It’s the season for flying, and for some of us it’s also when a great deal of anxiety arises.
I took a flight a few weeks ago, and although I won’t go as far as to say I have a fear of flying it provoked some anxiety.
We are entrusting our lives to pilots, people that we don’t know, to defy gravity by taking a big metal bird into the sky at great speed. It’s a big deal when we look at it like that.
We know pilots are highly trained. We know that it’s not the first time a plane has flown, and that statistically it’s the safest way to travel. And yet, we still feel relief flood us each time the wheels land heavily on the tarmac.
None of this matters. It really isn’t anything to do with being in a plane. It’s that being in a plane triggers something deep & primal within us. It’s about the loss of control & uncertainty.
A few images were flicking through my mind as the anxiety rose in my belly, and the wheels left the solid ground. This is when I begun to realise that my anxiety had nothing to do with flying.
First image. A wolf taking down a baby deer. It was something I had seen the previous day on a nature documentary. I was struck by the way the young animal had folded its legs, and chosen to lay on the ground when the wolf had finally caught up with him. It had been running flat out for its life for miles, and when the wolf had the the deer’s neck between its teeth, it didn’t struggle, it bowed to its fate.
Then the infinite universe, the stars, and earth, tiny earth, held in place in all this vastness flickered into my thoughts.
I realised that the flight triggered this primal fear about survival, and my anxiety was about whether I would land safely.
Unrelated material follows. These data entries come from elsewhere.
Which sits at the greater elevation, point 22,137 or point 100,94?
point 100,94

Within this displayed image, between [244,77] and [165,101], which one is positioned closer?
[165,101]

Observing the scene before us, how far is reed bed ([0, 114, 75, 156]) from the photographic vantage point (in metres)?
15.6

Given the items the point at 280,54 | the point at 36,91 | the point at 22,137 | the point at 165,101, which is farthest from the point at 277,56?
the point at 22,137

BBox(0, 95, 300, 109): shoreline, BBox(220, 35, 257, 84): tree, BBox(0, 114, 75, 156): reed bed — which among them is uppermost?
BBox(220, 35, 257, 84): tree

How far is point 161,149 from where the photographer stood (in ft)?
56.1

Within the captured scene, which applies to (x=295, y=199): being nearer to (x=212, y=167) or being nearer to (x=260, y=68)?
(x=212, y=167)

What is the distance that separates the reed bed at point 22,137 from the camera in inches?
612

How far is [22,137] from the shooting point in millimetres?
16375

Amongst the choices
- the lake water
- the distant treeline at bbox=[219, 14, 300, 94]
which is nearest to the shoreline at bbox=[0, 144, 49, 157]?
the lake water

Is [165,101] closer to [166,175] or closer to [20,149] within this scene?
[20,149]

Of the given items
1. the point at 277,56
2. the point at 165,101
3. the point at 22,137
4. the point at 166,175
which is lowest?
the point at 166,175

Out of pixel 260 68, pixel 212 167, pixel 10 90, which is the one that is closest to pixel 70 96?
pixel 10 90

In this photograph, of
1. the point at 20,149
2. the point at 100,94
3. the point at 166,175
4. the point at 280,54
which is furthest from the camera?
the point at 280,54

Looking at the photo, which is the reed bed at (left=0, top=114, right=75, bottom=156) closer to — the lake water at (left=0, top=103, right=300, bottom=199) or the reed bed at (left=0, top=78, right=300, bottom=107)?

The flight confronted me with this uncertainty (however unfounded and unlikely it was that something unfortunate might happen).
When I actually surrendered mid flight to the unknowns involved in flying and stopped trying to work it all, I was strangely comforted. Trying to control the uncontrollable is such a big burden to place on ourselves because it is an impossible job. No wonder then that when we put ourselves in this situation we feel huge anxiety and panic.
I was reminded that there is something incredibly healing about holding an attitude towards life where there are no givens, and where life is not a right, a guarantee or something we can control. Look at how the natural world works. No promises. Remember that deer.
When we confront our deepest anxieties, we have the opportunity to move beyond them. In doing this we can enjoy the flight, or on a deeper level accept uncertainty & loss of control in our lives. This is important, as both are inevitable.
Life is a gift, and that this is why we need to live fiercely, like the deer did, when it ran across rocky terrain for miles, not giving up till the very end. We also need to be clear about when the end (any kind of event out of our control) really is, so that instead of struggling we can surrender.
Confronting our core feelings, and looking beneath things is really,really useful as it enlarges our sense of what is possible.